As I’ve continued to read and learn about investing, I think I’ve started to form my own identity. Correctly or not, terms such as “value investor”, “growth investor”, and “deep value investor” are often used. However, something as simple as value investing could be done multiple ways. You could buy companies that are temporarily mispriced and wait for the market to correctly price them. You could buy companies with hidden assets that others are not seeing. You could also buy companies where you think the downside risk is small and the upside is uncertain. You could buy a turnaround. All of these are examples of value investing. Not all of these are types of investing I am interested in, so I am coining my own term, “Earnings Investor”.

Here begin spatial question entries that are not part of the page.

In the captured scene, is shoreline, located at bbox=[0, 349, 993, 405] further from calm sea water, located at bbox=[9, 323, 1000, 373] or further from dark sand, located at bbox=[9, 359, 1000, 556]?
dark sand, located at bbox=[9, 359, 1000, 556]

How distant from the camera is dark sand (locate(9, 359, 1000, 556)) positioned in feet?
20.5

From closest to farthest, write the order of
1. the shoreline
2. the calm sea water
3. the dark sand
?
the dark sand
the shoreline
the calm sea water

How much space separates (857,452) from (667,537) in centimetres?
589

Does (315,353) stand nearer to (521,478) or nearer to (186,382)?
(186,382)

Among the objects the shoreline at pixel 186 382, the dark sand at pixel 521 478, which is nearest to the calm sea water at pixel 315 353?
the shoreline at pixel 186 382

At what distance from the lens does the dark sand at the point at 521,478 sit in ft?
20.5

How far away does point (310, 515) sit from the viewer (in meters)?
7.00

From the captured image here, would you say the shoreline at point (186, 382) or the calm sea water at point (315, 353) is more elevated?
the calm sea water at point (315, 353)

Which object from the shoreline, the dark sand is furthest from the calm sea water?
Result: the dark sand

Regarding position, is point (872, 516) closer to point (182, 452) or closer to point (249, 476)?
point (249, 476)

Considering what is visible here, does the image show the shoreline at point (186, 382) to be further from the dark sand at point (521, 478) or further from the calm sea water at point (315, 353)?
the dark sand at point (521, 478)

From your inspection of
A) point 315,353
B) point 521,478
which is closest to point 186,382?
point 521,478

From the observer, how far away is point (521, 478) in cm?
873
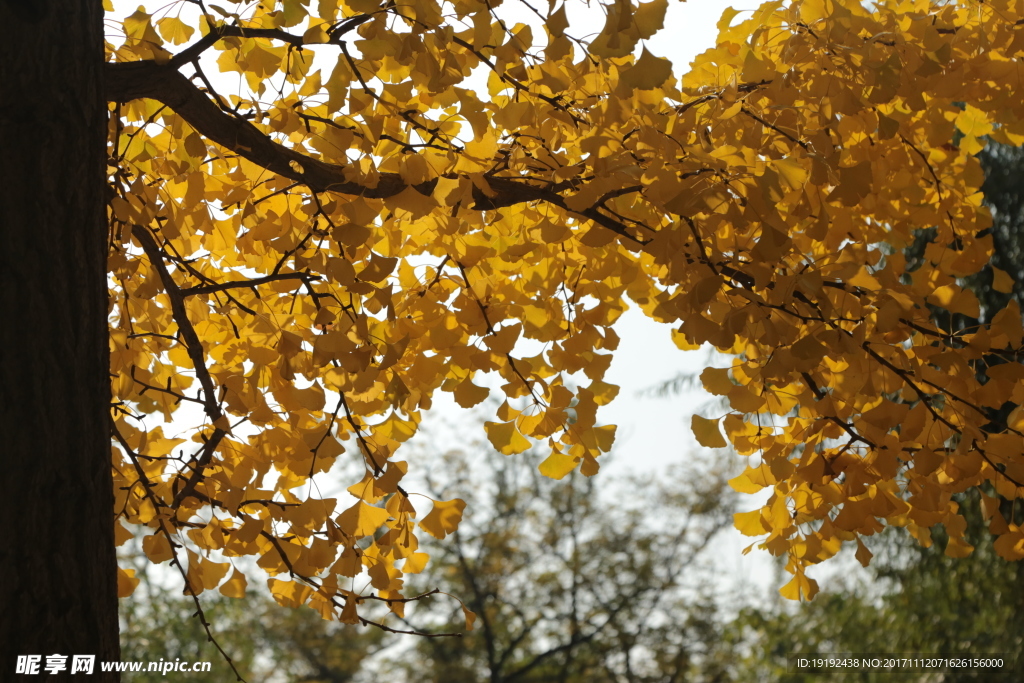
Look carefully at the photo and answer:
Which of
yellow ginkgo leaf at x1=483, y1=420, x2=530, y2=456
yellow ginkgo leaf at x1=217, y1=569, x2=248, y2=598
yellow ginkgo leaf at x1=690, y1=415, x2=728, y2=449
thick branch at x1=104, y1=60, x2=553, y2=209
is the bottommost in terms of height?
yellow ginkgo leaf at x1=217, y1=569, x2=248, y2=598

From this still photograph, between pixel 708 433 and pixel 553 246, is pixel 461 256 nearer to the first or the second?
pixel 553 246

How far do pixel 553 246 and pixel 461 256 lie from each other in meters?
0.27

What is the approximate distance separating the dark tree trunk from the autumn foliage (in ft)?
0.37

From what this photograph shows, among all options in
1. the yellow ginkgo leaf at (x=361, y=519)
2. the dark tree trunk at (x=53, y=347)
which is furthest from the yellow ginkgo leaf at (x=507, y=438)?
the dark tree trunk at (x=53, y=347)

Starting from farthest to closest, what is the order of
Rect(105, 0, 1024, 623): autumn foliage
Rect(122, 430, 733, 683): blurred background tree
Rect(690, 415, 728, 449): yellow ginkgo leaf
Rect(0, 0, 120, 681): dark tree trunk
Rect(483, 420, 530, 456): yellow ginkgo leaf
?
Rect(122, 430, 733, 683): blurred background tree
Rect(483, 420, 530, 456): yellow ginkgo leaf
Rect(690, 415, 728, 449): yellow ginkgo leaf
Rect(105, 0, 1024, 623): autumn foliage
Rect(0, 0, 120, 681): dark tree trunk

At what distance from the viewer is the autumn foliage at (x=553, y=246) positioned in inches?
44.3

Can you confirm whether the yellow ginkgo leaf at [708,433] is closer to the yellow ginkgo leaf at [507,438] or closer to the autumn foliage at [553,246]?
the autumn foliage at [553,246]

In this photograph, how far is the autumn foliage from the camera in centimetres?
112

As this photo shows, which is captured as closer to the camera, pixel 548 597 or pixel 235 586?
pixel 235 586

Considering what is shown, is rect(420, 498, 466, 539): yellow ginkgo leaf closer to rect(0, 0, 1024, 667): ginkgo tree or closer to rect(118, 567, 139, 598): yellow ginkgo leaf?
rect(0, 0, 1024, 667): ginkgo tree

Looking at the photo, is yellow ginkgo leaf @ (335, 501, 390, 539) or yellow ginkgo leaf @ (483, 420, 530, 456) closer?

What is an “Earnings Investor” exactly? An earnings investor is someone who is trying to buy as much future earnings as possible for as little as possible. An earnings investor believes that the market will eventually pay more for companies as they earn more, assuming they were not overpriced to begin with.
If you are trying to buy as much future earnings as possible, there is still a wide array of risk you can take. For instance, Google and the S&P 500 are priced almost the same today. The S&P 500 represents the US economy and has a very strong chance of growing 4-6% a year of the next ten years. Google is a single company and its results will be much riskier than a bet on the entire US economy. Google’s earnings could go twice as fast as the S&P 500, or could go to zero over the next ten years. But earnings are how the question should be framed. I believe that if Google’s earnings do grow faster than the S&P 500 over the next ten years, then ten years from now Google stock’s value will grow more than the S&P 500 index will.
By constantly viewing your decisions through the frame of earnings, you will make better decisions.